Nachdem die neue Regulierung in Kraft getreten ist, haben unabhängige Vermögens-verwalter und Trustees noch zweieinhalb Jahre, um ihre Selbstregulierungsorganisationen (SRO) zu verlassen und sich einer der Aufsichtsorganisationen anzuschliessen, die im Moment entstehen. Für die SRO ist dies kein Selbstzweck. Sie werden jedoch ihre Arbeitsweise umstellen und ihre Dienstleistungen anpassen müssen. Kurz gesagt: Man sollte sich auf weitere Veränderungen einstellen.

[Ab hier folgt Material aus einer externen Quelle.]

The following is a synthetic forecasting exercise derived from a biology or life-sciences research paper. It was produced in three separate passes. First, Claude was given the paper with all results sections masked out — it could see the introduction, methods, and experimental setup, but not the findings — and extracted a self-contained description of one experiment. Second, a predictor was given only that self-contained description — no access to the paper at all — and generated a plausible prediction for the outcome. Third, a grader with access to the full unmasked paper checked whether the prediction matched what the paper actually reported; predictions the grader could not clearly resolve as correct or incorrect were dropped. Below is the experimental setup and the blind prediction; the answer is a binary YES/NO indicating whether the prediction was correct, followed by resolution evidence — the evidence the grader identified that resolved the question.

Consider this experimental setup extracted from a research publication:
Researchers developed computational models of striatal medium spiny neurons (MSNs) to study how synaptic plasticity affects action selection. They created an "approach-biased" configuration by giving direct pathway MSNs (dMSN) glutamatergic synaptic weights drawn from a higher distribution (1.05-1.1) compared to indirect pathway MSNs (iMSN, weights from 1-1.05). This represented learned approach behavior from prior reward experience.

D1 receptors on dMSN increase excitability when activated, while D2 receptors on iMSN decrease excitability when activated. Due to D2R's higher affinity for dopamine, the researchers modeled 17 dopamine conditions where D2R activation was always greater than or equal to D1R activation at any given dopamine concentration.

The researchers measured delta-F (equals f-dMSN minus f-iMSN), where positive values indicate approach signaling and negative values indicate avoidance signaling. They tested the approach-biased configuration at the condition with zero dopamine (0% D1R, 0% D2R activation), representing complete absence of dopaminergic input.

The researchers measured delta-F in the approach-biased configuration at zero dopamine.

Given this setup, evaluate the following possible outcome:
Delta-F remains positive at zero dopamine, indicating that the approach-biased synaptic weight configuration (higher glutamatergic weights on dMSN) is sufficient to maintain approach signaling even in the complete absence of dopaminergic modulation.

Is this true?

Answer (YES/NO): NO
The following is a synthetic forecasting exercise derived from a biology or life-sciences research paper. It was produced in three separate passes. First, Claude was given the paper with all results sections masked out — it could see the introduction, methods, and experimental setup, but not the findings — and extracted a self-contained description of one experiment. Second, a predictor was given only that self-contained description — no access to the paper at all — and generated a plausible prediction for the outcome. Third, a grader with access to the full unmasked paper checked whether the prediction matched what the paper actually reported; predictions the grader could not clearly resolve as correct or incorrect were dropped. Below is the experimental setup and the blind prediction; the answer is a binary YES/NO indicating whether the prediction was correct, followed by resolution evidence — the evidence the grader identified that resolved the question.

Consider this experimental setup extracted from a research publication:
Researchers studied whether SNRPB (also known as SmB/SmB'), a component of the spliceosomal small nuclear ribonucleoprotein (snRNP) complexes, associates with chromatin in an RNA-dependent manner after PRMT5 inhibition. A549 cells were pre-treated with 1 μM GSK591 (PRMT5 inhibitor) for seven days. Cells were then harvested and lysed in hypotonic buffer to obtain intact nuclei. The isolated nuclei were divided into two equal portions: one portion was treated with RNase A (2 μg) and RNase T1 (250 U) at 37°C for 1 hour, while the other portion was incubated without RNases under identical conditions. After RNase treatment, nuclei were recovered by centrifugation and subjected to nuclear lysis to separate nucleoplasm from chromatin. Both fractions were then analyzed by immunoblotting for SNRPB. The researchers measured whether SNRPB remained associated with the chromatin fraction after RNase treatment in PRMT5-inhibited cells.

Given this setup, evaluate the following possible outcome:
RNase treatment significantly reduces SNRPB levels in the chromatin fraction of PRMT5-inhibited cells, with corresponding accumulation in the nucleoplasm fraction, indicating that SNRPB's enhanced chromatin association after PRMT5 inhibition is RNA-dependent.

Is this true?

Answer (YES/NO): YES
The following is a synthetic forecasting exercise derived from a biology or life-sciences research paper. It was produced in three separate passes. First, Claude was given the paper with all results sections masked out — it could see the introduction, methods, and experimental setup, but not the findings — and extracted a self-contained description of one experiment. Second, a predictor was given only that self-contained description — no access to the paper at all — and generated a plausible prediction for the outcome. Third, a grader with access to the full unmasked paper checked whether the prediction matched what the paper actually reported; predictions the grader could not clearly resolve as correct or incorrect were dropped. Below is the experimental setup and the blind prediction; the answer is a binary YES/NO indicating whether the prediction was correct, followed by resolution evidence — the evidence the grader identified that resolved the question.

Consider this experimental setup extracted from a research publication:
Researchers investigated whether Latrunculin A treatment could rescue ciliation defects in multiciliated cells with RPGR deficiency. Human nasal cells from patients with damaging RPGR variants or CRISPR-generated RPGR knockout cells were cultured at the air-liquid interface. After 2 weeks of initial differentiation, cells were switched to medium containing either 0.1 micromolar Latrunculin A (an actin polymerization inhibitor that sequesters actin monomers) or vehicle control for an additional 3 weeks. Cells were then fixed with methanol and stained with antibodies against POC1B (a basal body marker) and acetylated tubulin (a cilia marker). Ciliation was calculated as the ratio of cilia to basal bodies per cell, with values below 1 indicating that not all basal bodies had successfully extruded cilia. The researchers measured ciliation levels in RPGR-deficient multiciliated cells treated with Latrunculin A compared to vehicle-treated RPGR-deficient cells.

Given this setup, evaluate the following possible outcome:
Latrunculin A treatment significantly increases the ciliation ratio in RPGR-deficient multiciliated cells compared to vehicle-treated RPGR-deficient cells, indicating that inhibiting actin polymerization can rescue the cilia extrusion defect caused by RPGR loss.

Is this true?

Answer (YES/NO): YES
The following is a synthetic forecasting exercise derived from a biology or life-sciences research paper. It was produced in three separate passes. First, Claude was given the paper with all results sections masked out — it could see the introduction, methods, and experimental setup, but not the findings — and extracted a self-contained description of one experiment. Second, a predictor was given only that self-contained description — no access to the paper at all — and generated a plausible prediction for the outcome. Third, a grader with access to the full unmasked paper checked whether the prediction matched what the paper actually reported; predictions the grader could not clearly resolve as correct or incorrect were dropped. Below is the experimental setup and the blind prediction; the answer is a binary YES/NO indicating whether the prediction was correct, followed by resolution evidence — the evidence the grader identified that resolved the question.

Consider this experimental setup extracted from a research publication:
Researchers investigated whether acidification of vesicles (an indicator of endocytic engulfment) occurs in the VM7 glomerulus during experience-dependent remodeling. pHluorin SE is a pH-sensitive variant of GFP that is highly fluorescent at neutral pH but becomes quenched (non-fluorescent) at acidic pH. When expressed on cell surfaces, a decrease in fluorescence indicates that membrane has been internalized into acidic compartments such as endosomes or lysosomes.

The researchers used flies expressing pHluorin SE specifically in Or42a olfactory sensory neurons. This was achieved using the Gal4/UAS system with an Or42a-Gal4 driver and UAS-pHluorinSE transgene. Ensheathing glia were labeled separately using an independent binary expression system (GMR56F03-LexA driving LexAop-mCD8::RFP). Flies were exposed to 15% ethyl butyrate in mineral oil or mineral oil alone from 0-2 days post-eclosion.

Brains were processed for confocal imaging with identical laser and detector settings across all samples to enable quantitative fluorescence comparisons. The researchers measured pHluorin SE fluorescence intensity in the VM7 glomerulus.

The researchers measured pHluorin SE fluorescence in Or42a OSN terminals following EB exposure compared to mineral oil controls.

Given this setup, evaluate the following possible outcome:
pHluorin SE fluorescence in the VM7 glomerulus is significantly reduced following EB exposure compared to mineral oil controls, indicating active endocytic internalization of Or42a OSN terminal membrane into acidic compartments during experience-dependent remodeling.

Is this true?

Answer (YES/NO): YES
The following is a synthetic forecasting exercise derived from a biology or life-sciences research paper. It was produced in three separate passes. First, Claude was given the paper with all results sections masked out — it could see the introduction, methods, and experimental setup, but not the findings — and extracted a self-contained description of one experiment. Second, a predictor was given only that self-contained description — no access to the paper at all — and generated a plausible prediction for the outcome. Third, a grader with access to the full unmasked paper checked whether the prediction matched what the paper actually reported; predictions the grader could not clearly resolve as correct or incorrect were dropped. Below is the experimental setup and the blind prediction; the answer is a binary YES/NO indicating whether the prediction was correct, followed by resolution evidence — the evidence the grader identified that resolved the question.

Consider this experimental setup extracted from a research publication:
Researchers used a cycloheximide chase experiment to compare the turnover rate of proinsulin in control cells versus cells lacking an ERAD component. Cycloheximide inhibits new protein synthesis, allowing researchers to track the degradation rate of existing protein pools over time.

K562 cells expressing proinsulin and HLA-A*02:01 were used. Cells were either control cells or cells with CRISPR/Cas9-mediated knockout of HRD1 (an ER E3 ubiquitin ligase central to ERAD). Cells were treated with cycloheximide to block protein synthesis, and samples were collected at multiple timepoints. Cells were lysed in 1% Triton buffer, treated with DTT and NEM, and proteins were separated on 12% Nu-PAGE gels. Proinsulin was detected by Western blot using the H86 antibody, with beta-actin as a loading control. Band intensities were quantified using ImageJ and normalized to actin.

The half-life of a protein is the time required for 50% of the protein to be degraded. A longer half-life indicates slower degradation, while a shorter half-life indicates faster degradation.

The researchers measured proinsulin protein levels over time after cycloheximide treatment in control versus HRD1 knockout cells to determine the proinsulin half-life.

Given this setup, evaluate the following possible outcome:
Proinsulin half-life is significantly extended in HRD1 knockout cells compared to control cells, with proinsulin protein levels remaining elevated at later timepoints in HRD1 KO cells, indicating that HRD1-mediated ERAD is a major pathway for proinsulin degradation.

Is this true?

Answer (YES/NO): YES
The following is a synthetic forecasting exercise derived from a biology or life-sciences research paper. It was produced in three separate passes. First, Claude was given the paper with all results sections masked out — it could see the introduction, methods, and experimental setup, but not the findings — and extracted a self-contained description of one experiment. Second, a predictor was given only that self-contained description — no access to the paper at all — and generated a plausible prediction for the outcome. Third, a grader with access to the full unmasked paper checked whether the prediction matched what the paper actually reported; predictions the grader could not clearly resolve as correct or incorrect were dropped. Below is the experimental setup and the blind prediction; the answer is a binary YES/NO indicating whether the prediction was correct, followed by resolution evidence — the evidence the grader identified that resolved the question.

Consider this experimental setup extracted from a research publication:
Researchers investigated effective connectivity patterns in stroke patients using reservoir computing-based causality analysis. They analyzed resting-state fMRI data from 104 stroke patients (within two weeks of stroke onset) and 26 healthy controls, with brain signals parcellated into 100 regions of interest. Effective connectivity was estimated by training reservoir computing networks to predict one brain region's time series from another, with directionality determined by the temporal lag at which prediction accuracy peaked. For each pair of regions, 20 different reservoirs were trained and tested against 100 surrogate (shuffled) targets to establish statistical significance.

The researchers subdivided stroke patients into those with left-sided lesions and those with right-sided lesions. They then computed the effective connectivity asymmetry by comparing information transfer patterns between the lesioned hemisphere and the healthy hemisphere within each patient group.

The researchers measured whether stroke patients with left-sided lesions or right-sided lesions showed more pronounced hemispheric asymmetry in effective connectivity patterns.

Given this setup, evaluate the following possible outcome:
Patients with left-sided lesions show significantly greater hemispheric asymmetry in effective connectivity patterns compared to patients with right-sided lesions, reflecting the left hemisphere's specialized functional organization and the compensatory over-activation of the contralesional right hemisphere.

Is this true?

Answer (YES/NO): NO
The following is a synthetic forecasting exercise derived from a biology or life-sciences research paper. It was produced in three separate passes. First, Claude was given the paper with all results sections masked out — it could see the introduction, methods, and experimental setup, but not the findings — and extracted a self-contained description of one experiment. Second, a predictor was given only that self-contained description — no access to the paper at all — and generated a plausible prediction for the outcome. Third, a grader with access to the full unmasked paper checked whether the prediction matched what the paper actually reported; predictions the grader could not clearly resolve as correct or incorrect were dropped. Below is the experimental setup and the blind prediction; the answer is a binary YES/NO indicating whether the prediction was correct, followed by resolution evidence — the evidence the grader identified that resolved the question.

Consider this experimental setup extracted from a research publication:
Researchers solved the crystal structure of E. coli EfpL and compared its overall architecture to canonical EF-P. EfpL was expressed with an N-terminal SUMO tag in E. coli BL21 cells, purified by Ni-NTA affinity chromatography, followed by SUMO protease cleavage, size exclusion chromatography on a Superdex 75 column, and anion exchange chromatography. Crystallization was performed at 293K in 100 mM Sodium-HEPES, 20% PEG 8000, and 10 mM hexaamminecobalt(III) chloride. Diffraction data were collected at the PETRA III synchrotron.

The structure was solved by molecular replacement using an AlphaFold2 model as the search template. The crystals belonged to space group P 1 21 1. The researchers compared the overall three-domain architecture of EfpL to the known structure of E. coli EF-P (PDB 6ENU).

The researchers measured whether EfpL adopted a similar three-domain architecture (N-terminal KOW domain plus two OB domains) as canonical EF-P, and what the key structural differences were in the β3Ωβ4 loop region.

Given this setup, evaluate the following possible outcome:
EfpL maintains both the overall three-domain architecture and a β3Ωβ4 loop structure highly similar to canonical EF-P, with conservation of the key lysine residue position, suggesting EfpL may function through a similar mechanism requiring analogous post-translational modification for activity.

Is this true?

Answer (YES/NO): NO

Die schweizerische Regulierungsbehörde hat gemäss ihrem Zeitplan mit der Bewilligung der ersten Aufsichtsorganisationen begonnen. Anfang Juli erhielten der Organisme de Surveillance des Instituts Financiers (OSIF) und die Organisation de Surveillance Financière (OSFIN) ihre Zulassungen. Drei weitere Bewerber, der Organisme de Surveillance pour Intermédiaires Financiers & Trustees (SO-FIT), FINcontrol Suisse und die AOOS, warteten Mitte August noch auf eine Antwort. Wenn Ihnen die Namen bekannt vorkommen, hat das den Grund, dass sie alle von bestehenden SRO stammen. OSFIN hat Verbindungen zu OAD-FCT und Polyreg, FINcontrol Suisse zu VQF, OSIF zu ARIF, SO-FIT zu OAR-G und AOOS zu ASG. Das ist keine Überraschung. Für eine Bewilligung als AO mussten die Bewerber bestimmte Kriterien nachweisen, darunter die Gewähr für eine einwandfreie Geschäftstätigkeit und ihre wirtschaftliche Tragfähigkeit. Deshalb bringt der Status der SRO ein hohes Mass an Sicherheit.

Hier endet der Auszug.